The country introduced a compulsory pension saving policy in 1992 for all employees aged 17 and older, which saw the level of employer contributions rise from 3 to 9.5 per cent and will reach 12 per cent by 2025.
In the UK – which shared third place with Denmark – has had an auto-enrolment policy since 2012, with the current level of minimum contributions set at 5 per cent. It will increase to 8 per cent in April 2019.
New Zealand, in the overall fifth place, and Italy, which ranked 11th, also have compulsory saving policies.
Robert Cochran, retirement expert at Scottish Widows, said auto-enrolment had been successful, but "more needs to be done to engage savers and ensure they’re putting aside enough to fund the retirement lifestyle they want".
He said: "There’s a great deal the UK can learn from how others are preparing for retirement.
"Australia, for example, has had an auto-enrolment policy for more than 25 years – a journey the UK is currently only six years into. It takes time for these policies to have their desired effect but the longer-term impact is invaluable."
Mr Cochran said this analysis supported the provider’s call to scrap the £10,000 earnings threshold and make auto-enrolment inclusive for more workers.

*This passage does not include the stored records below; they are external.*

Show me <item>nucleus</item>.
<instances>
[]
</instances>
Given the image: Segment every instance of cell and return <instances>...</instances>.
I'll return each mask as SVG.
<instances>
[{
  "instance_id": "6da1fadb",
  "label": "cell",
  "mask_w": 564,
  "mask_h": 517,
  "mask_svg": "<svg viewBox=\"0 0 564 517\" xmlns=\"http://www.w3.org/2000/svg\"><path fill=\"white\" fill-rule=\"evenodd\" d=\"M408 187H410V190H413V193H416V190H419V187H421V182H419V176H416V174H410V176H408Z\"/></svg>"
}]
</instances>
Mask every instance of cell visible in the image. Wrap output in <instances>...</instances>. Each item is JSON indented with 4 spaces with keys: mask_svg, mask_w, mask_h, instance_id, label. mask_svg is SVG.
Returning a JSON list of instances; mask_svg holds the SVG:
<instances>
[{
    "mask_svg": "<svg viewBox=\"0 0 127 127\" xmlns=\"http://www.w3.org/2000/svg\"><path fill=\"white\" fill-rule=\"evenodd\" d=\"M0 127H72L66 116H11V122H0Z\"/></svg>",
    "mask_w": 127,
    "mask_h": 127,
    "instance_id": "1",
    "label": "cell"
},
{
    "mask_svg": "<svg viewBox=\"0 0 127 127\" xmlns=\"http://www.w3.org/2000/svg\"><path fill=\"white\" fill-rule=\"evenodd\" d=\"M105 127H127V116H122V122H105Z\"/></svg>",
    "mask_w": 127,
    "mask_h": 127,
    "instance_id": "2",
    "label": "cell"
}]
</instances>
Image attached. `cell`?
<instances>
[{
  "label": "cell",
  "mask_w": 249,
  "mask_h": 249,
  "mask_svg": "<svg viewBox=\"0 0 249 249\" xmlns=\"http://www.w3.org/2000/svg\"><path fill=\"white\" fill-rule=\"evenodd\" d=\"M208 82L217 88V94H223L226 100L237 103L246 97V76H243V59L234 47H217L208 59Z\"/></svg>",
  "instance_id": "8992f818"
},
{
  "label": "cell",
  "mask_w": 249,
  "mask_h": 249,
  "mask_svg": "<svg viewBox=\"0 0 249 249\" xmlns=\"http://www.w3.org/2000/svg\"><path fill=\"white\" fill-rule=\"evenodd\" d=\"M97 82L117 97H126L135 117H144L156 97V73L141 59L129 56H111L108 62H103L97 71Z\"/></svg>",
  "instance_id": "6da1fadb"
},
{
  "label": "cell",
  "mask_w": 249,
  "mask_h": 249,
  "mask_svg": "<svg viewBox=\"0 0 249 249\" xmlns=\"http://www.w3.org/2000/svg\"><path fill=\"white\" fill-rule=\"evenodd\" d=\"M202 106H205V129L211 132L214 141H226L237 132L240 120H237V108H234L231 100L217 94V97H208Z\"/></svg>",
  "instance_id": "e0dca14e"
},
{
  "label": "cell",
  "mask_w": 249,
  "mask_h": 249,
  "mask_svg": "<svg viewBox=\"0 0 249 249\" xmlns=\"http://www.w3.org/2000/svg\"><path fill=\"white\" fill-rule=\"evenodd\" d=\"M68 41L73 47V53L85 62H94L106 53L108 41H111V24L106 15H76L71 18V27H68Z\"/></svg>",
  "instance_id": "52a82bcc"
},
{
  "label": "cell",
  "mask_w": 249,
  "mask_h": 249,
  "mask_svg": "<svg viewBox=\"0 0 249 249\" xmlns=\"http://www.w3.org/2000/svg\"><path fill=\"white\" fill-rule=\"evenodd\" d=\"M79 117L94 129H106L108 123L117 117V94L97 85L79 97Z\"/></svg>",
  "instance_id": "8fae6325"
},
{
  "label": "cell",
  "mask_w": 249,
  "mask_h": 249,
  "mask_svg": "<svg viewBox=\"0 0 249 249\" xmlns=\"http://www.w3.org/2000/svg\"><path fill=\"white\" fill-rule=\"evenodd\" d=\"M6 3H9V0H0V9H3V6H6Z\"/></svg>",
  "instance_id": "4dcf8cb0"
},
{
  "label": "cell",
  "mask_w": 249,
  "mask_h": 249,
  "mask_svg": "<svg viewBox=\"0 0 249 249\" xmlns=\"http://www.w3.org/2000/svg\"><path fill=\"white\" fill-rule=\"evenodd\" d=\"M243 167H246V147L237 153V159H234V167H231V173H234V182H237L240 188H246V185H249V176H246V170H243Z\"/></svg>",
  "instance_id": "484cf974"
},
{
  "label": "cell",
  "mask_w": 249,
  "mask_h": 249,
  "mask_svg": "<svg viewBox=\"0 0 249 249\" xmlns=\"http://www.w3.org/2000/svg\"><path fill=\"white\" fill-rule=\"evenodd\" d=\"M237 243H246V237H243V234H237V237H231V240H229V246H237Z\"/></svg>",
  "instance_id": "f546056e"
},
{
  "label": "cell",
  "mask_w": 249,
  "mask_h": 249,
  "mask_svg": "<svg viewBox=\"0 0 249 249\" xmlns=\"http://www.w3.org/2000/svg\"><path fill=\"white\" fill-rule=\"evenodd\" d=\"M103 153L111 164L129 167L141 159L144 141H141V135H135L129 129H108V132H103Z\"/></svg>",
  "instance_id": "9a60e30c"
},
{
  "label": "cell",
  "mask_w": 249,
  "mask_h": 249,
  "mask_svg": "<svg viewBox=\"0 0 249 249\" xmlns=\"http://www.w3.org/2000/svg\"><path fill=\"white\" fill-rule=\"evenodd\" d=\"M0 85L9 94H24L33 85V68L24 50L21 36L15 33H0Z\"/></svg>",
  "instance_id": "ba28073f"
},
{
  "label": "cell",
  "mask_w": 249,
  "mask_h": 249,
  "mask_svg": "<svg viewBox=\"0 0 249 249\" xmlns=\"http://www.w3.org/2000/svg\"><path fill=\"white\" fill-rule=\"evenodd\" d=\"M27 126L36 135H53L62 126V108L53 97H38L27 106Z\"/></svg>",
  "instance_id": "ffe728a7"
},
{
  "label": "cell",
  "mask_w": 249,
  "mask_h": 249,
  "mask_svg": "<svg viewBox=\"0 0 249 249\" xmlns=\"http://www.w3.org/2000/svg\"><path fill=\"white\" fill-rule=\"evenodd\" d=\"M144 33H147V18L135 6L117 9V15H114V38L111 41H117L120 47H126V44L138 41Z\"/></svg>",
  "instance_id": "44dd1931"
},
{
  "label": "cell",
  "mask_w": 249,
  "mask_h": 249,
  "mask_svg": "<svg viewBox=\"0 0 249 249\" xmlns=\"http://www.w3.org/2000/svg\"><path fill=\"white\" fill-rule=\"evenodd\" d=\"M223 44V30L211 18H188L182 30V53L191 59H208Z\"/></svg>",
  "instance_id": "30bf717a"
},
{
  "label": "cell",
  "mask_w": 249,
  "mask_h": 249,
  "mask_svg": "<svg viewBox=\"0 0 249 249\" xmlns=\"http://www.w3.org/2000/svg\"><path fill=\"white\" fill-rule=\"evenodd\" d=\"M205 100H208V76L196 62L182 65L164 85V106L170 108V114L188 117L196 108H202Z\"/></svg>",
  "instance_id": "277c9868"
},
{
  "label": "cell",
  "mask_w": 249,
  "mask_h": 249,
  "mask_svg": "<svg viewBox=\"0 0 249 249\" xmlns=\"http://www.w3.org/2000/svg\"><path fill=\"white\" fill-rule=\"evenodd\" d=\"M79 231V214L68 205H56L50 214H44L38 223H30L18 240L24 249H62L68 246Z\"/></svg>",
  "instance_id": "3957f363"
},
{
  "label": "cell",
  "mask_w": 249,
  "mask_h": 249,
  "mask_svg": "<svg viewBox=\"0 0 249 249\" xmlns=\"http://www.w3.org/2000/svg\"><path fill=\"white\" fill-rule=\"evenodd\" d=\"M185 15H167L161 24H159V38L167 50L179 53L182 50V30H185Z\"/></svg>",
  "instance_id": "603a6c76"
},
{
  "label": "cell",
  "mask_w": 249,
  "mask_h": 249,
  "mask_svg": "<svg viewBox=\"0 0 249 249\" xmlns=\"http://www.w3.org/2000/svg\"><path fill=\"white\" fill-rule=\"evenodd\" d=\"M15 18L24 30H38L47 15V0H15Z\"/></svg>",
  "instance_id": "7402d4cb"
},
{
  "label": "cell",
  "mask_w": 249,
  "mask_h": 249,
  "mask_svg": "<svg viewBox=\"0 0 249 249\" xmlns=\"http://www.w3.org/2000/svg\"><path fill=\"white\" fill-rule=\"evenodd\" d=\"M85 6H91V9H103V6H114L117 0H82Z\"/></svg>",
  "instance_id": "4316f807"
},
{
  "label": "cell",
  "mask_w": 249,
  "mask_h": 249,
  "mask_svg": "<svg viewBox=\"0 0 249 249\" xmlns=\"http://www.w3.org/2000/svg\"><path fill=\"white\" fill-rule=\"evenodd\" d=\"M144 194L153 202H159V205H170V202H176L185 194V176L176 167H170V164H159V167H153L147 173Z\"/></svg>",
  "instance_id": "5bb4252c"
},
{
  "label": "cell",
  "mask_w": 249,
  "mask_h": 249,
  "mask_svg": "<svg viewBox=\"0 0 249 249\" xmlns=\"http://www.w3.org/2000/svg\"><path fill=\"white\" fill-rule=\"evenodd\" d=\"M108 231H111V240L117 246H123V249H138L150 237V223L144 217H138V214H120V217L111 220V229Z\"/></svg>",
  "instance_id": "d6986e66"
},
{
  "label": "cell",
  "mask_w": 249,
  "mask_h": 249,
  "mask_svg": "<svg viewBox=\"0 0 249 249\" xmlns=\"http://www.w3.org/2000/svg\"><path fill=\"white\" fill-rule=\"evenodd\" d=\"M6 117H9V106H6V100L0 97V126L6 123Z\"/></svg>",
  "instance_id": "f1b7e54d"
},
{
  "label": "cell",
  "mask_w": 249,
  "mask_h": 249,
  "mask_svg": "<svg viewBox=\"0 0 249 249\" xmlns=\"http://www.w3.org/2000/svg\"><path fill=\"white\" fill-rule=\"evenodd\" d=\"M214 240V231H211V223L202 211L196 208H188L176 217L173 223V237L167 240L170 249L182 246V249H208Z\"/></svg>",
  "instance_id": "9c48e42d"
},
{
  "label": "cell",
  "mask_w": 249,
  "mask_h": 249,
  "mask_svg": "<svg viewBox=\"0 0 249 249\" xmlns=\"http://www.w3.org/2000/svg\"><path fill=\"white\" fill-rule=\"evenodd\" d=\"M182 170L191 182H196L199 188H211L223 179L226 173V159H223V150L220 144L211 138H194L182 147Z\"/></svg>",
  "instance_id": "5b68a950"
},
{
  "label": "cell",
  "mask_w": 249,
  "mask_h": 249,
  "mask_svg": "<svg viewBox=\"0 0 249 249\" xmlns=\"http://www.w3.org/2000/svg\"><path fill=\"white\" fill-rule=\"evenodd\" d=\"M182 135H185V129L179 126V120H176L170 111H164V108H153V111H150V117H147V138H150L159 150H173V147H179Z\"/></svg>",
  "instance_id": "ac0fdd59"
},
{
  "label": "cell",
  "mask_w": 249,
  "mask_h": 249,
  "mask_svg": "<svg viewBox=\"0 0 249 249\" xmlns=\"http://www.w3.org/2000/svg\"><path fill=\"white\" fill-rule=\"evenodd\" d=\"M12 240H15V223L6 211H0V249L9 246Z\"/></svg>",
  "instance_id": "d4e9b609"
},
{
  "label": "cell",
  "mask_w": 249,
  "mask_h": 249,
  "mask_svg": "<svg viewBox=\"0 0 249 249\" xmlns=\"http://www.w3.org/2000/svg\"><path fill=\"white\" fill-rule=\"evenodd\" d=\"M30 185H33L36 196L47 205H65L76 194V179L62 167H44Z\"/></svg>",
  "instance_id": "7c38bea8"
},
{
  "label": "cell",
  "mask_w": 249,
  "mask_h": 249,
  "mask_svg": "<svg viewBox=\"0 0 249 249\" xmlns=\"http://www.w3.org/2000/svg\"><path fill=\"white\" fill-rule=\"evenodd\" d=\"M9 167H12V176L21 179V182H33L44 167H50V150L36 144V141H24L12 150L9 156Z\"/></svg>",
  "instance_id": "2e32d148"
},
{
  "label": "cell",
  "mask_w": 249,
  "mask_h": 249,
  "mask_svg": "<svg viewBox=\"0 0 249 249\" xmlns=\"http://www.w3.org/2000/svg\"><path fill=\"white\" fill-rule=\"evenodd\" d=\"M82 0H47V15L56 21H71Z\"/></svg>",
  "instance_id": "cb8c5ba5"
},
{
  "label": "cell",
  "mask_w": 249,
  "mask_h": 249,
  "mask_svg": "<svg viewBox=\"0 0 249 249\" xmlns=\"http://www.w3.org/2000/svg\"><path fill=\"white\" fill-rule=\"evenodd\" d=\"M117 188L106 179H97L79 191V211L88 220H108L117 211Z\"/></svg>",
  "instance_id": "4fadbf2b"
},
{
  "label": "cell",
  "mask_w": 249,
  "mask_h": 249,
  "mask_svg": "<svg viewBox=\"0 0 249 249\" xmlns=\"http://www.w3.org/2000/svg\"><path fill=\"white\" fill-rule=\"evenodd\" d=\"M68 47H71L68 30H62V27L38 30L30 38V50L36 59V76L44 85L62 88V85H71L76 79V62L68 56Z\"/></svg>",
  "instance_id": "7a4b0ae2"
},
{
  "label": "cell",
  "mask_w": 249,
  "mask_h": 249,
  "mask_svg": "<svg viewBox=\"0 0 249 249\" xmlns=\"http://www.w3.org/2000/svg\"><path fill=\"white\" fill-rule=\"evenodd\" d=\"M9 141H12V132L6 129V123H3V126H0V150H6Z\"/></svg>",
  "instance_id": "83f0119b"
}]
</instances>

He said: "We’re also calling on the government to reduce the age at which workers are auto-enrolled from 22 to 18 more quickly than it has proposed."
In the auto-enrolment review published in December, the Department for Work and Pensions (DWP) announced it would be making changes to the age for auto-enrolment of workers into workplace pension schemes from 22 to 18-years-old, and changing the way pension contributions are calculated.
But these changes are only expected to come into force by mid-2020s.